Stated goal:
Can you write out all of the material below, word for word?

Records to use:
.....
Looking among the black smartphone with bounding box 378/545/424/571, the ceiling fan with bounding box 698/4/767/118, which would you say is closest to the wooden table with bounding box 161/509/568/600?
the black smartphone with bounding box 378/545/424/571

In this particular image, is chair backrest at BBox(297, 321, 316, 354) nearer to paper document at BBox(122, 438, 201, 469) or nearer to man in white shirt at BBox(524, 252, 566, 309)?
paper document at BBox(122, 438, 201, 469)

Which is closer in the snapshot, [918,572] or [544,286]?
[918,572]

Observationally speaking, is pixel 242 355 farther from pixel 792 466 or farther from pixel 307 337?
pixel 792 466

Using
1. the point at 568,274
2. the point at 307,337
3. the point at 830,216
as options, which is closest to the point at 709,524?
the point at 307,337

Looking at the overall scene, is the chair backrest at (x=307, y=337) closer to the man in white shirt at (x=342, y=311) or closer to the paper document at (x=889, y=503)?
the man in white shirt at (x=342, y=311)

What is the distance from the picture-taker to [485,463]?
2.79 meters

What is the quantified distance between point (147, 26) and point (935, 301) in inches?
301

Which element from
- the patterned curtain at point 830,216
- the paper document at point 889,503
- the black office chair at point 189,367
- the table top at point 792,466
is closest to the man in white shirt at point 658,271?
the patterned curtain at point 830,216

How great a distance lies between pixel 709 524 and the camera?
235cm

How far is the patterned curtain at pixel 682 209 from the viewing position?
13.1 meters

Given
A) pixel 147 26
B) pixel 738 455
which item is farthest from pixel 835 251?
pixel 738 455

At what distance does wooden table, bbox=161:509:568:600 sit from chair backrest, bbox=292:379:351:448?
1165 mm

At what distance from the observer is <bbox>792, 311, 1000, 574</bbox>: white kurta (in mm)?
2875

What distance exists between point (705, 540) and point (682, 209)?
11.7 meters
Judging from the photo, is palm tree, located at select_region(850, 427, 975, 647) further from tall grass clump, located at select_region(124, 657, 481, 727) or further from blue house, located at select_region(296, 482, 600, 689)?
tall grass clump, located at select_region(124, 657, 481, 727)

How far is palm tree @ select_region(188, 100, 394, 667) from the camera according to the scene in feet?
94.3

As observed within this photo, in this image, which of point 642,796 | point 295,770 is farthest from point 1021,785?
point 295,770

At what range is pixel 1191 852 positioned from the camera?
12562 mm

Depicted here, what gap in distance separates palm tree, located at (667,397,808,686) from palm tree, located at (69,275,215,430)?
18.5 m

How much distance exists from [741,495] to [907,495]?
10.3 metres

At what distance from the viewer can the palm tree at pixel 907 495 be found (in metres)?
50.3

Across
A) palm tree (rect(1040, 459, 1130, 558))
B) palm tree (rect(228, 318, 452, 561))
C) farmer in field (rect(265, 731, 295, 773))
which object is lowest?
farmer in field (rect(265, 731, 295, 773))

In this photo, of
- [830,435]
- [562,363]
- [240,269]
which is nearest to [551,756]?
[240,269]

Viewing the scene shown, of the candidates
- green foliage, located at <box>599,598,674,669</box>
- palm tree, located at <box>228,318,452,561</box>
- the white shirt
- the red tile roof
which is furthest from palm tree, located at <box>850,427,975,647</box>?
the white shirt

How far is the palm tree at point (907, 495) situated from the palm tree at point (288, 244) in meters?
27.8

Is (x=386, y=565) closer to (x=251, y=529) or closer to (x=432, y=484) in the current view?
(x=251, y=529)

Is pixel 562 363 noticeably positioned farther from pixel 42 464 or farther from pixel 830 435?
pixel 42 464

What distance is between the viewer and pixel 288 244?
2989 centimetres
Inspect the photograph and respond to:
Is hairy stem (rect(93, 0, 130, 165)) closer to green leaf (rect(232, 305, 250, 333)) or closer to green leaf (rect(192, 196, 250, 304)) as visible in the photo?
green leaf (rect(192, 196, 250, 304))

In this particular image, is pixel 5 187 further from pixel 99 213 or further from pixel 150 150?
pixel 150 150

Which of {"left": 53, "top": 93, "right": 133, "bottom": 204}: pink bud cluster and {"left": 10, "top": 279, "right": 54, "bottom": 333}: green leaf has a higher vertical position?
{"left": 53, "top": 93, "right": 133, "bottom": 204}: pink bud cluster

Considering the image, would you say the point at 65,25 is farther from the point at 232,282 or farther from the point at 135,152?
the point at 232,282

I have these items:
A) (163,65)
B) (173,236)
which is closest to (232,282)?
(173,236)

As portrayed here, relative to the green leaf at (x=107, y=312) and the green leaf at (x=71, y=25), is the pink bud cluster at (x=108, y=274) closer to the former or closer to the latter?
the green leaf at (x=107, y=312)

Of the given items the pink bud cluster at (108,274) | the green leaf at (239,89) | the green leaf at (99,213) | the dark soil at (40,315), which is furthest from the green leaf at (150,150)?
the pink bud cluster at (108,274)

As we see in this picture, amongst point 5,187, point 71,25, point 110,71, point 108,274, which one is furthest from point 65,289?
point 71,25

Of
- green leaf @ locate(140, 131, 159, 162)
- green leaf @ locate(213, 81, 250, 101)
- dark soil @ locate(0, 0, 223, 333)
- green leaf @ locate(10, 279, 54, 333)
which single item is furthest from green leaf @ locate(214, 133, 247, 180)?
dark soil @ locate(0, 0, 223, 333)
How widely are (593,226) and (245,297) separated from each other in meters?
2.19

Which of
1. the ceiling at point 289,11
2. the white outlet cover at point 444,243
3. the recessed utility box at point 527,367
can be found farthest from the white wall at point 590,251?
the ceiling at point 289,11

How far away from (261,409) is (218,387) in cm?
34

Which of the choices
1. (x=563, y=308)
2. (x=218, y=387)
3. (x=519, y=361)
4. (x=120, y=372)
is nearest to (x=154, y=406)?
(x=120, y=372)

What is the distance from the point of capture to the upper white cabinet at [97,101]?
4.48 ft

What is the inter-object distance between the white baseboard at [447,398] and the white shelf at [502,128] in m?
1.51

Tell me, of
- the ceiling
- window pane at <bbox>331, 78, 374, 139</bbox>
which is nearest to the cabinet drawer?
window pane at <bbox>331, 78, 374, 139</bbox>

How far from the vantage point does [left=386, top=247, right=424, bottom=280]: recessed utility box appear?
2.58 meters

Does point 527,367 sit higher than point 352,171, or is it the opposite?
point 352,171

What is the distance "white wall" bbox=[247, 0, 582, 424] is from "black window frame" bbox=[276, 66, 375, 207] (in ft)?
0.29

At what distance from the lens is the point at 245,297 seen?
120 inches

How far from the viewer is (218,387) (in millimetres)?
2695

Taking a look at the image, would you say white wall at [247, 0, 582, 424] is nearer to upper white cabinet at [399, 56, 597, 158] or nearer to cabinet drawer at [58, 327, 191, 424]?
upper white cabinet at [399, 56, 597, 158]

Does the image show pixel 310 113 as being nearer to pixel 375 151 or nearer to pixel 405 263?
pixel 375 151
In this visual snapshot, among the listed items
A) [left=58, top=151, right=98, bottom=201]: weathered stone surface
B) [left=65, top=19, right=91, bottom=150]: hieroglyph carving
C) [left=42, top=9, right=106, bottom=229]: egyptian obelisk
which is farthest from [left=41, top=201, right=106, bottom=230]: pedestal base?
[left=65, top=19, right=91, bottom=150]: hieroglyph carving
.....
Task answer:
Looking among the black smartphone with bounding box 378/545/424/571, the ceiling fan with bounding box 698/4/767/118, which would you say is closest to the wooden table with bounding box 161/509/568/600?
the black smartphone with bounding box 378/545/424/571

In this particular image, is chair backrest at BBox(297, 321, 316, 354) nearer to paper document at BBox(122, 438, 201, 469) or nearer to man in white shirt at BBox(524, 252, 566, 309)?
paper document at BBox(122, 438, 201, 469)

Which is closer in the snapshot, [918,572] or [544,286]?
[918,572]

Observationally speaking, is pixel 242 355 farther from pixel 792 466 or farther from pixel 307 337?
pixel 792 466

Using
1. the point at 568,274
2. the point at 307,337
3. the point at 830,216
as options, which is closest to the point at 709,524?
the point at 307,337

Looking at the overall scene, is the chair backrest at (x=307, y=337) closer to the man in white shirt at (x=342, y=311) or closer to the paper document at (x=889, y=503)?
the man in white shirt at (x=342, y=311)

What is the distance from the picture-taker to [485,463]?
2.79 meters

What is the quantified distance between point (147, 26) and point (935, 301) in inches?
301

Which element from
- the patterned curtain at point 830,216
- the paper document at point 889,503
- the black office chair at point 189,367
- the table top at point 792,466
is closest to the man in white shirt at point 658,271?
the patterned curtain at point 830,216

How great a distance lies between pixel 709 524 and the camera?
235cm

How far is the patterned curtain at pixel 682 209 from the viewing position?
13.1 meters

Given
A) pixel 147 26
B) pixel 738 455
which item is farthest from pixel 835 251?
pixel 738 455

At what distance does wooden table, bbox=161:509:568:600 sit from chair backrest, bbox=292:379:351:448?
1165 mm

At what distance from the observer is <bbox>792, 311, 1000, 574</bbox>: white kurta (in mm)?
2875

What distance exists between point (705, 540) and point (682, 209)?
11.7 meters
Judging from the photo, is palm tree, located at select_region(850, 427, 975, 647) further from tall grass clump, located at select_region(124, 657, 481, 727) or further from blue house, located at select_region(296, 482, 600, 689)?
tall grass clump, located at select_region(124, 657, 481, 727)

How far is palm tree @ select_region(188, 100, 394, 667) from the camera according to the scene in feet?
94.3

As observed within this photo, in this image, which of point 642,796 | point 295,770 is farthest from point 1021,785?
point 295,770

At what range is pixel 1191 852 positioned from the camera?
12562 mm

Depicted here, what gap in distance separates palm tree, located at (667,397,808,686) from palm tree, located at (69,275,215,430)?
18.5 m

How much distance exists from [741,495] to [907,495]?
10.3 metres

At what distance from the viewer can the palm tree at pixel 907 495 be found (in metres)?
50.3

Across
A) palm tree (rect(1040, 459, 1130, 558))
B) palm tree (rect(228, 318, 452, 561))
C) farmer in field (rect(265, 731, 295, 773))
which object is lowest?
farmer in field (rect(265, 731, 295, 773))

In this photo, of
- [830,435]
- [562,363]
- [240,269]
which is nearest to [551,756]?
[240,269]

Viewing the scene shown, of the candidates
- green foliage, located at <box>599,598,674,669</box>
- palm tree, located at <box>228,318,452,561</box>
- the white shirt
- the red tile roof
which is furthest from palm tree, located at <box>850,427,975,647</box>?
the white shirt

How far is the palm tree at point (907, 495) situated from the palm tree at point (288, 244) in meters?
27.8

Is (x=386, y=565) closer to (x=251, y=529) or closer to (x=432, y=484) in the current view?
(x=251, y=529)

Is pixel 562 363 noticeably positioned farther from pixel 42 464 or farther from pixel 830 435?
pixel 42 464

What distance is between the viewer and pixel 288 244?
2989 centimetres
Inspect the photograph and respond to:
Is hairy stem (rect(93, 0, 130, 165)) closer to green leaf (rect(232, 305, 250, 333)) or closer to green leaf (rect(192, 196, 250, 304)) as visible in the photo?
green leaf (rect(192, 196, 250, 304))

In this particular image, is pixel 5 187 further from pixel 99 213 or further from pixel 150 150?
pixel 150 150

Which of {"left": 53, "top": 93, "right": 133, "bottom": 204}: pink bud cluster and {"left": 10, "top": 279, "right": 54, "bottom": 333}: green leaf has a higher vertical position?
{"left": 53, "top": 93, "right": 133, "bottom": 204}: pink bud cluster

Considering the image, would you say the point at 65,25 is farther from the point at 232,282 or farther from the point at 135,152?
the point at 232,282

I have these items:
A) (163,65)
B) (173,236)
which is closest to (232,282)?
(173,236)

As portrayed here, relative to the green leaf at (x=107, y=312) and the green leaf at (x=71, y=25), is the pink bud cluster at (x=108, y=274) closer to the former or closer to the latter?
the green leaf at (x=107, y=312)

Of the given items the pink bud cluster at (108,274) | the green leaf at (239,89) | the green leaf at (99,213) | the dark soil at (40,315), which is furthest from the green leaf at (150,150)?
the pink bud cluster at (108,274)

As we see in this picture, amongst point 5,187, point 71,25, point 110,71, point 108,274, which one is furthest from point 65,289?
point 71,25

Of
- green leaf @ locate(140, 131, 159, 162)
- green leaf @ locate(213, 81, 250, 101)
- dark soil @ locate(0, 0, 223, 333)
- green leaf @ locate(10, 279, 54, 333)
which single item is furthest from green leaf @ locate(214, 133, 247, 180)?
dark soil @ locate(0, 0, 223, 333)
How widely are (593,226) and (245,297) separated from each other in meters?
2.19

Which of
1. the ceiling at point 289,11
2. the white outlet cover at point 444,243
3. the recessed utility box at point 527,367
can be found farthest from the white wall at point 590,251?
the ceiling at point 289,11

How far away from (261,409) is (218,387) in cm?
34

Which of the choices
1. (x=563, y=308)
2. (x=218, y=387)
3. (x=519, y=361)
4. (x=120, y=372)
is nearest to (x=154, y=406)?
(x=120, y=372)

What is the distance from the point of capture to the upper white cabinet at [97,101]?
4.48 ft

What is the inter-object distance between the white baseboard at [447,398] and the white shelf at [502,128] in m?
1.51

Tell me, of
- the ceiling
- window pane at <bbox>331, 78, 374, 139</bbox>
which is nearest to the cabinet drawer?
window pane at <bbox>331, 78, 374, 139</bbox>

How far from the vantage point does [left=386, top=247, right=424, bottom=280]: recessed utility box appear?
2.58 meters

Does point 527,367 sit higher than point 352,171, or is it the opposite?
point 352,171

What is the distance "white wall" bbox=[247, 0, 582, 424] is from "black window frame" bbox=[276, 66, 375, 207] (in ft)?
0.29

At what distance from the lens is the point at 245,297 seen?
120 inches

How far from the viewer is (218,387) (in millimetres)?
2695

Taking a look at the image, would you say white wall at [247, 0, 582, 424] is nearer to upper white cabinet at [399, 56, 597, 158] or nearer to cabinet drawer at [58, 327, 191, 424]?
upper white cabinet at [399, 56, 597, 158]

Does the image show pixel 310 113 as being nearer to pixel 375 151 or nearer to pixel 405 263?
pixel 375 151
In this visual snapshot, among the listed items
A) [left=58, top=151, right=98, bottom=201]: weathered stone surface
B) [left=65, top=19, right=91, bottom=150]: hieroglyph carving
C) [left=42, top=9, right=106, bottom=229]: egyptian obelisk
which is farthest from [left=41, top=201, right=106, bottom=230]: pedestal base?
[left=65, top=19, right=91, bottom=150]: hieroglyph carving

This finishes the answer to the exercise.